Challenge:
All lines from the one with "Viewing the scene shown" to the end need to be copied exactly, with nothing before them.

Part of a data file
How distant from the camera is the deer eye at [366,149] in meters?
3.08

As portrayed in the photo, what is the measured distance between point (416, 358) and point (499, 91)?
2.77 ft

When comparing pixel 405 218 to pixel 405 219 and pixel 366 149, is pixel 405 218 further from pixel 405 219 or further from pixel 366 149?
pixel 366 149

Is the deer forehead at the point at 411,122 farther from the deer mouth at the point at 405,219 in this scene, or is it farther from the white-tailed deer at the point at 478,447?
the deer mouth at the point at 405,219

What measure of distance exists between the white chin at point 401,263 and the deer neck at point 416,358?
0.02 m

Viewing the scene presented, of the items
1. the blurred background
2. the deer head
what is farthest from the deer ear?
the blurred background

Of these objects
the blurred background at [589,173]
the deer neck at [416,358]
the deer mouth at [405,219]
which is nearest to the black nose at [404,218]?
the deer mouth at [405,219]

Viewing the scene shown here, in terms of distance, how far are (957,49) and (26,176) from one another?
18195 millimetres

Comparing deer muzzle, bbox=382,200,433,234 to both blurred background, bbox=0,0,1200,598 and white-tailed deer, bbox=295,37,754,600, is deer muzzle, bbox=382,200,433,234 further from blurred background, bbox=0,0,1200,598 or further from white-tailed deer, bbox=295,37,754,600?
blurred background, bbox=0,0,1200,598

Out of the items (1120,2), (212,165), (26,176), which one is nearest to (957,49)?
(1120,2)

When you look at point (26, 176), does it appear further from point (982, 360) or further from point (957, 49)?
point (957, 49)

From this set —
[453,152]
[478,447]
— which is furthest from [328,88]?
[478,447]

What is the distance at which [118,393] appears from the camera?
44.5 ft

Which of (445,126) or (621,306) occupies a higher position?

Problem solution:
Viewing the scene shown here, in terms of distance, how far are (957,49) and (26,176) from one another?
18195 millimetres

Comparing deer muzzle, bbox=382,200,433,234 to both blurred background, bbox=0,0,1200,598 and white-tailed deer, bbox=295,37,754,600, is deer muzzle, bbox=382,200,433,234 further from blurred background, bbox=0,0,1200,598 or further from white-tailed deer, bbox=295,37,754,600?
blurred background, bbox=0,0,1200,598

Out of the items (1120,2), (212,165), (26,176), which one is nearest to (957,49)?
(1120,2)

When you look at point (26, 176), does it appear further from point (982, 360) or further from point (957, 49)?
point (957, 49)

From this set —
[453,152]
[478,447]
— which is furthest from [328,88]?
[478,447]

What is the distance at which [118,393] appears from the camera?
44.5 ft

Which of (445,126) or (621,306) occupies a higher position?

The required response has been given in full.